The Johannesburg High Court has granted an urgent interdict preventing the relocation of foreigners displaced by xenophobic attacks who are being accommodated at the city’s Cleveland and Jeppe police stations, Lawyers for Human Rights (LHR) said on Monday.
The interim interdict was granted by Justice Kathy Satchwell shortly after 5pm, said LHR advocate Jacob van Garderen. It prevents the relocation of the foreigners to a shelter at Vickers Road, City Deep.
The application was brought by LHR in conjunction with the Johannesburg Central Methodist Church and Médecins sans Frontières (MSF) pending an order that would ”ensure the safety of the displaced foreigners”, the LHR said in a statement.
”The media have reported that a number of the attacks on foreign nationals were perpetrated by mobs from various hostels around the city. LHR is concerned that the displaced foreigners will be placed in a position of vulnerability if they are relocated to the Vickers Road shelter as their security will not be guaranteed,” it said.
The LHR said that while it recognised the urgent need for temporary shelters, there were ”serious concerns” about the safety of the temporary shelter at Vickers Road.
”The Vickers Road shelter is being constructed on the site of an old railway station in area of Kaserne that is directly adjacent to a hostel. There were reports that hostel dwellers fired shots at the persons who were tasked with setting up the camp over the weekend,” it said.
”The international standards of refugee camps are not met,” Rachel Cohen, the head of mission for the MSF in South Africa, told the Mail & Guardian Online earlier on Monday.
Bishop Paul Verryn of the Central Methodist Church said: ”The place [the shelter] is really next to the hostels which were probably involved in the xenophobia attacks. We also heard that shots were fired from the hostels. And third, the hostels are not being consulted.”
The foreigners being accommodated at the Cleveland and Jeppestown police stations were to be moved to the Vickers Road shelter on Tuesday.
”On the northern and western side of the shelter lies a mine dump which has been cleared by bulldozers over the past week in order to level the ground,” said the LHR. ”There is no barrier between the Vickers Road shelter and the hostels. All that separates them, at present, is an open road.”
The Gauteng provincial government would not comment on the court order. It would first have to look at the issues that the LHR had raised and which necessitated the interdict, said spokesperson Thabo Masebe.
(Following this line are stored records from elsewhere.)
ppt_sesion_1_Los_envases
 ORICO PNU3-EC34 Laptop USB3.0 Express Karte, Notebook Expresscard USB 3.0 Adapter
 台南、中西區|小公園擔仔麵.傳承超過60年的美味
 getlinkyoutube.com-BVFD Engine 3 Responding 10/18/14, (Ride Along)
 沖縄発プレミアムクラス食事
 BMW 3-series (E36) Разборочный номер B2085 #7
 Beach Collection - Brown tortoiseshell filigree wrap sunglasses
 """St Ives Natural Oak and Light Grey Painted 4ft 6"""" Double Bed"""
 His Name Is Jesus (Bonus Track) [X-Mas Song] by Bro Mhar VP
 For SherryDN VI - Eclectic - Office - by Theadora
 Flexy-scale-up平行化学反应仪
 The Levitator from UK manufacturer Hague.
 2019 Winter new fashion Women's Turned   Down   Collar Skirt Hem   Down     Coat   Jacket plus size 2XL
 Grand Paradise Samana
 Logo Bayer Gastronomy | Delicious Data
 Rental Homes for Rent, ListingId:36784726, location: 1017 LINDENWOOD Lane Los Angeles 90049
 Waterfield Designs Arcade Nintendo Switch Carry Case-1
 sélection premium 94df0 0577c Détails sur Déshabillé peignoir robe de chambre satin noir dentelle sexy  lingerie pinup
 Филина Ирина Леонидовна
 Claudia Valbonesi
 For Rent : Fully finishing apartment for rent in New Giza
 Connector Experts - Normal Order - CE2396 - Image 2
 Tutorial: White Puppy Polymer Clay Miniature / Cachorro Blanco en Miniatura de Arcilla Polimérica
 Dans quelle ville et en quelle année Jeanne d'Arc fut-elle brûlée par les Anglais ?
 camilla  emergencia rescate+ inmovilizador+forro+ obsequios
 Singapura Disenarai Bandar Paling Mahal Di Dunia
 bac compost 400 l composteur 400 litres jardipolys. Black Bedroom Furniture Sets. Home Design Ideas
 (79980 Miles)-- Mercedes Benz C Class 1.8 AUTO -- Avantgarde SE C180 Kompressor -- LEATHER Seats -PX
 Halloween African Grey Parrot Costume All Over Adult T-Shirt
‘What if they loot our tents again?’
On Sunday some of the refugees, together with UN and government officials, had visited the new shelter, where hundreds of white-and-blue UN High Commissioner for Refugees tents stand on cement slabs under the roof of a railway building in Vickers Road, close to City Deep. It is not far from the M2 highway and next to a dusty field that used to be a mine dump. With bricks, sand and grass spread on the ground, it looks far from ready.
Most refugees to whom the M&G Online spoke on Sunday were also scared of their ”new” hostel neighbours.
Foreign national David Kwizara from Burundi was absolutely clear about it, ”These Zulus are going to kill us,” he said. ”We are willing to go to another place, but we want the UN to guarantee safety and security.”
Thandeka Nyathi, a mother of two from Bulawayo in Zimbabwe, was one the refugees living at the Jeppe police station who did not want to move to the shelter, fearing that hostel dwellers might attack her.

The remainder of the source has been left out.